Spetta in primo luogo al governo rimettere in discussione quell’accordo. Questa è la condizione sine qua non per avviare la trattativa.
ArcelorMittal, ad oggi, si dichiara indisponibile a garantire il lavoro per tutti quei dipendenti che non dovessero trovare nuova occupazione o una soluzione alternativa con il ventilato piano di incentivazione all’esodo. Ciò significa che al sindacato viene chiesto di sottoscrivere licenziamenti veri e propri. E’ evidente che, almeno da parte di USB, non vi è alcuno spazio per accettare una simile ipotesi.

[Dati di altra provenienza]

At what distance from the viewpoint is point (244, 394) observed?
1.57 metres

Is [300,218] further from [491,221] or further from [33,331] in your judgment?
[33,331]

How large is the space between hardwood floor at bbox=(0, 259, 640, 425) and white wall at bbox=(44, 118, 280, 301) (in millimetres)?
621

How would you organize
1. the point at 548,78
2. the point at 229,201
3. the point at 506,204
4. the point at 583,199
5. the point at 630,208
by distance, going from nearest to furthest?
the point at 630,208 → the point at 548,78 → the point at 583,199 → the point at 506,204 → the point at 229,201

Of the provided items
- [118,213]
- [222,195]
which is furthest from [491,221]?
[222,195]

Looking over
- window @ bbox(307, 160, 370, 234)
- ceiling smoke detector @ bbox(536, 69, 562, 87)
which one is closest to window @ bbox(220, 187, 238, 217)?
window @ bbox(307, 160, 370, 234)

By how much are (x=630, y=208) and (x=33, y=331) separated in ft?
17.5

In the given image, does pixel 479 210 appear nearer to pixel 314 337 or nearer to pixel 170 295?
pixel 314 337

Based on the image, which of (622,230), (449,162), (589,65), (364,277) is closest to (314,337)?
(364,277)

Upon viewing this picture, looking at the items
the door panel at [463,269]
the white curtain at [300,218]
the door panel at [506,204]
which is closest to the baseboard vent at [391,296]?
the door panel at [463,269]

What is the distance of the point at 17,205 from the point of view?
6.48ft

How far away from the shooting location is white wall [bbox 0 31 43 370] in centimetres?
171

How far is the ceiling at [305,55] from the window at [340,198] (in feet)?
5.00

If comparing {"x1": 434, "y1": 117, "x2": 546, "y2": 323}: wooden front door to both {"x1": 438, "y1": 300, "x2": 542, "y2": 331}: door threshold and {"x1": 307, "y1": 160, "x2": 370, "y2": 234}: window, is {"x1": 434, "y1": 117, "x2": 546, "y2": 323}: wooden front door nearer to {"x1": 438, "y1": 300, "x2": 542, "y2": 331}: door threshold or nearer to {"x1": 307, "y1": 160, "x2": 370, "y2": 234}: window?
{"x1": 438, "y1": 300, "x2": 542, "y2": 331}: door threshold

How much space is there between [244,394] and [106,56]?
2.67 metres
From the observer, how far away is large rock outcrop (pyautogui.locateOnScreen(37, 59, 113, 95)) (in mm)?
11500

Il prossimo 11 aprile si decide se e come proseguire il confronto. Qualora il quadro fosse immutato proporremo a tutta la delegazione sindacale di prendere atto che non ci sono le condizioni per proseguire oltre. Come USB nella riunione con governo e management abbiamo dichiarato l’indisponibilità a soggiacere al ricatto che si preannuncia: “accettare queste condizioni o Ilva chiude. Siamo certi che esistono altre soluzioni per un rilancio produttivo del gruppo e per le indispensabili opere di ambientalizzazione.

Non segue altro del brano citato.